Going with the flow

Injection operations, technological innovations key to keeping Rangely's mature oil field viable

Roy Cramer, field production engineer for Chevron, describes how water and carbon dioxide are alternately injected into this and other injection wells in the company’s Rangely operations to boost production from old oil wells.

Plant operator Michael Fazi, second from left, describes some of the Chevron Rangely field operations being monitored from a control room as plant specialist Kashif Mubashir, left, field production engineer Roy Cramer, second from right, and Chevron intern Corbin Gilbert look on.



This is the second of consecutive feature stories about Rangely, the small oil and gas town with long industry roots.

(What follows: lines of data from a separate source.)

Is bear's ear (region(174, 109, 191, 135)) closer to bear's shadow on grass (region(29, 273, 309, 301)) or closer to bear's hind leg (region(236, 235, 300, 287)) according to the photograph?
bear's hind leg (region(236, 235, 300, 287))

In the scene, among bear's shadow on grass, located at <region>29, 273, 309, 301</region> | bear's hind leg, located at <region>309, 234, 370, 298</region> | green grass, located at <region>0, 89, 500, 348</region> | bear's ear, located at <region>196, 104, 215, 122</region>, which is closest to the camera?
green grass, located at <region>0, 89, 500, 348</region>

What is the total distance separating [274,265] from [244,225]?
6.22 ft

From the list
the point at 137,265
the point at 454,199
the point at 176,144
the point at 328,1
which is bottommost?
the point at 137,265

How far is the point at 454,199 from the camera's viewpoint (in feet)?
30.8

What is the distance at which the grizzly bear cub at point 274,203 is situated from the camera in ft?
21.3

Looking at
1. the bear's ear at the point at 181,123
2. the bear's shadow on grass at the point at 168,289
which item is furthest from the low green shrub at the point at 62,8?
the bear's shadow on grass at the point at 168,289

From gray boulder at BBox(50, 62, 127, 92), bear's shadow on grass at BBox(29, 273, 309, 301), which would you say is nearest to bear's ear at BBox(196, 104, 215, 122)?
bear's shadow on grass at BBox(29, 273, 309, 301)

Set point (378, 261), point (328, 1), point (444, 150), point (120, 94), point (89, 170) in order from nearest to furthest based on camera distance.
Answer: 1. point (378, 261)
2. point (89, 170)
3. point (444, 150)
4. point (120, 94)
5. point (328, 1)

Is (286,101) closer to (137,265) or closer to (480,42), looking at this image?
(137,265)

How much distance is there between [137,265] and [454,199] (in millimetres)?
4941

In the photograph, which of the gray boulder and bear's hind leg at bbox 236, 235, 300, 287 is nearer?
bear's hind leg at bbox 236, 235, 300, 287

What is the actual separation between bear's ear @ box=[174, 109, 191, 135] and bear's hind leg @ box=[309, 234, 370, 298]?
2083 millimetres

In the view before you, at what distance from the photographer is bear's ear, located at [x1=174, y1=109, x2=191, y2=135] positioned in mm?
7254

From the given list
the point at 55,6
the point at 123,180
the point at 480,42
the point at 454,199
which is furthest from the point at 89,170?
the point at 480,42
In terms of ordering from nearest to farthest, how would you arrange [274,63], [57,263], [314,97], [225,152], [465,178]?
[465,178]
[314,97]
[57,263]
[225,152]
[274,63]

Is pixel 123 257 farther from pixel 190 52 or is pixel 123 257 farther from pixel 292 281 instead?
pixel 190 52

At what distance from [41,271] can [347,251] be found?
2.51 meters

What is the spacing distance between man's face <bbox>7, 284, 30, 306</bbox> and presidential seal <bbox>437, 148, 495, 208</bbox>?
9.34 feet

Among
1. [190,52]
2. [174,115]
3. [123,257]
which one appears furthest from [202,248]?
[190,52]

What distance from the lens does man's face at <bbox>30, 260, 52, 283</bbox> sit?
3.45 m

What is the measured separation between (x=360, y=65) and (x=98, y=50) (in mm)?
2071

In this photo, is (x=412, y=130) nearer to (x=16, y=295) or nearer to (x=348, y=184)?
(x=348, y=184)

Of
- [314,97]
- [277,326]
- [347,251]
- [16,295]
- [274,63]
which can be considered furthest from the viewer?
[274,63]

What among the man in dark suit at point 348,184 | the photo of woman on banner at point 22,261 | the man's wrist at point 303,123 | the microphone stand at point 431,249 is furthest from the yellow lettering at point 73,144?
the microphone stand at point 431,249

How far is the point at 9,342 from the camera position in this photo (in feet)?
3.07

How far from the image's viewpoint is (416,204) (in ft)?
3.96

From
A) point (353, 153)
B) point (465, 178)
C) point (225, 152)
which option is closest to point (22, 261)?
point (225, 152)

RELATED STORY: Going with the Flow


■ Its operations include its Rangely oil project and natural gas projects on Skinner Ridge north of De Beque and Wilson Creek north of Meeker.

■ It employs 90 to 100 people in western Colorado, including 10 to 15 in Grand Junction and the rest in Rangely.

■ It makes use of roughly 120-150 contractors.

■ It has roughly 180 wells on Skinner Ridge, 30 wells at Wilson Creek, and 650-700 active wells in Rangely, including about 400 producing wells and just under 300 that are used for injecting water and carbon dioxide.

■ It operates 317 miles of liquid gathering pipelines, 90 miles of low-pressure gas gathering lines, 116 miles of water injection systems and 100 miles of carbon dioxide injection systems.

■ Its Rangely operations produce about 10,000 barrels of oil per day.

■ Thanks largely to its water injection, recovery and re-injection process to boost oil production, it produces about 115 million barrels of water and oil a year, and injects 115 million barrels of water. Combined, that’s nearly 10 billion gallons.

■ Chevron last year had an assessed tax value of $136 million in Rio Blanco County, second only to Enterprise Gas Processing, which had an assessed value of $234 million.

Sources: Chevron, Rio Blanco County Assessor’s Office

RANGELY — In 1946, Roy Cramer’s grandfather moved from Palisade to go to work building a bunkhouse during the boom in drilling in Rangely’s oil field.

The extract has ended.